The lab this course is named for. By the end, the disabled button from Module 3 keeps its promise: real drafts, streamed in, in the user's chosen tone, with the by-hand path intact when the magic hiccups.

  1. 1Set up the account and the hygiene: create an API account (any major provider — the course examples use Claude), set a spending cap, get a key, and do the env ritual: .env.local (verify it's in .gitignore — actually look), .env.example committed with a placeholder — one catch: create-next-app's .gitignore ignores .env*, which silently skips .env.example too, so add the line !.env.example to .gitignore first, then confirm with git ls-files | grep env (it should list exactly one file). Run git log --all -S 'sk-ant-' to prove no key has ever touched your history — no output means clean; if something matches, add -p to see it (an innocent word is fine; a real key means asking the assistant for the history-scrub procedure immediately). Make that paranoia a habit.
  2. 2Write the prompt as product: lib/prompts.ts with the draft-reply prompt — tone variants (friendly / professional / brief) as small deltas on one base, the reply-to-their-actual-points instruction, length cap, sign-off from settings, and the [NEEDS INFO: …] escape. Test it in a chat window against your five seed messages before wiring anything — prompt bugs are cheapest in the playground.
  3. 3Persist Settings, then build `/api/ai/draft`: first, give Module 3's tone picker a database home — ask the assistant to add a one-row settings table (tone, sign_off) to lib/db.ts and wire the Settings page to save and load it (a new table, so create-if-missing handles it — no surgery on existing tables needed). Then the route: POST, validates message_id, loads the message + tone + sign-off from the database (server-side truth, not client-supplied text — subtle but important: the browser tells you which message, never what it says), calls the model streaming, pipes the stream back. Test the door directly first, per the Module 4 habit — Console fetch, not the address bar.
  4. 4Wire the frontend: Draft button → streaming into the editable textarea, drafting state, cancel-on-navigate, was_ai_drafted: true when a draft gets sent. Then add Summarize for bodies over ~600 characters: summary column, check-cache-first route, TL;DR line above the body. (Adding a column to an existing table is the one thing create-if-missing can't do — ask the assistant for the one-line ALTER TABLE, or delete your dev database file and re-seed. Either is fine in dev; knowing why is the lesson.) Two features, one afternoon — because the second one reused every pattern from the first. Feel that; it's the compounding this course sells.
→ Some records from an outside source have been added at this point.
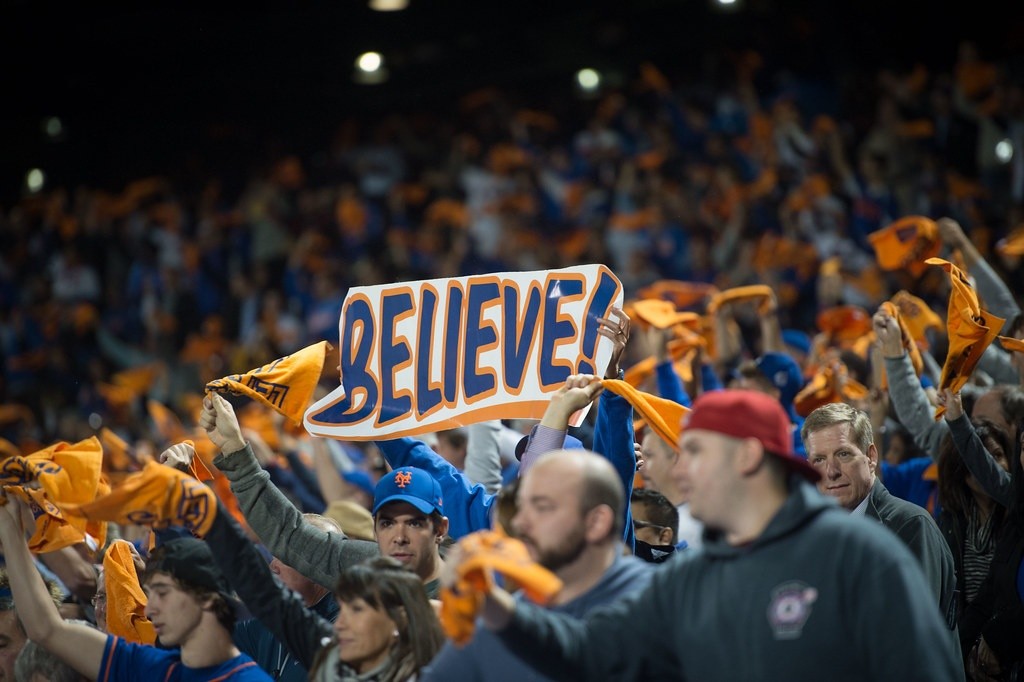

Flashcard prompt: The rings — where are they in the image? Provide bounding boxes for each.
[617,330,623,335]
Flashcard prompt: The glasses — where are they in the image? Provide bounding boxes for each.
[633,518,670,531]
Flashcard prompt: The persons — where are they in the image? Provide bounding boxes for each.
[160,443,447,682]
[802,403,957,633]
[0,485,276,681]
[449,390,964,682]
[0,52,1024,682]
[202,391,448,605]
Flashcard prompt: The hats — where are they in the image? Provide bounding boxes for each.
[754,351,805,395]
[372,467,444,516]
[679,389,823,485]
[149,537,247,616]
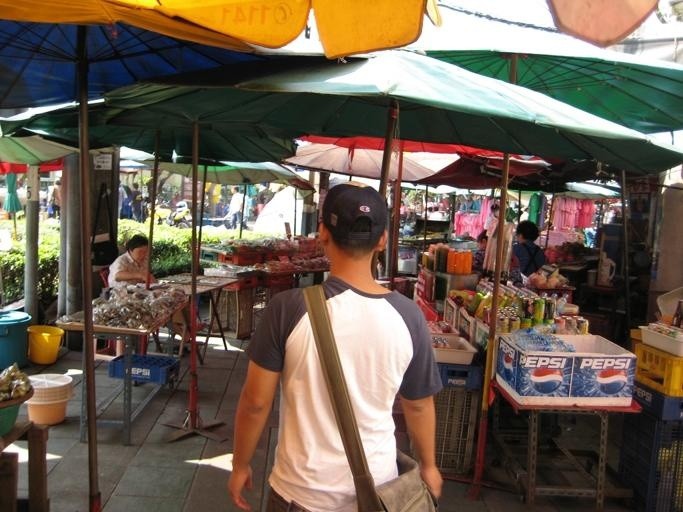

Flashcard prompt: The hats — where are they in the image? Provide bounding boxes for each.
[322,181,387,240]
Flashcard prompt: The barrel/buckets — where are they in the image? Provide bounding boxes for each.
[0,310,32,371]
[27,323,67,365]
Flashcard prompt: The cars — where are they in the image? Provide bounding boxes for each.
[0,177,60,210]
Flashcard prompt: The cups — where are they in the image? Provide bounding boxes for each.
[588,269,598,287]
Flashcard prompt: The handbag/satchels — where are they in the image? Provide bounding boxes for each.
[359,445,439,512]
[91,240,118,266]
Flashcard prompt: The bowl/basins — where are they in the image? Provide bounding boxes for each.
[0,380,34,434]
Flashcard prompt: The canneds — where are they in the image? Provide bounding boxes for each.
[484,297,588,334]
[427,320,450,348]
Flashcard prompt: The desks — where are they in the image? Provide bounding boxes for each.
[55,257,328,447]
[400,293,646,510]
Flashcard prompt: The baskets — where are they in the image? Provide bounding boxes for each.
[209,286,253,339]
[616,404,683,512]
[432,387,480,475]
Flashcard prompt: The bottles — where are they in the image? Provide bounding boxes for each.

  5. 5Rehearse the failures on purpose: set the key to garbage (config error path — gentle message, hand-path works), simulate a timeout (ask the assistant to temporarily set the route's timeout to one millisecond, click Draft, watch the transient-error path fire, then restore it), and click Draft on the emoji-only seed message (does the [NEEDS INFO] escape fire, and does the UI treat it as a draft needing human help rather than sending it?). Commit: ai features + failure paths. The failure rehearsal is the difference between shipping a feature and shipping a demo.
Lab 5 problem set

Prompt-as-product reps: write a fourth tone ('apologetic — for when we messed up') and its test cases; find the planted flaw in a rival draft prompt (it instructs the model to invent order details the message never mentioned); price out your app's monthly AI bill at 10, 1,000, and 50,000 messages and identify which number makes caching mandatory; and write the three error messages for a different AI feature (image alt-text generation) without reusing this lab's copy verbatim.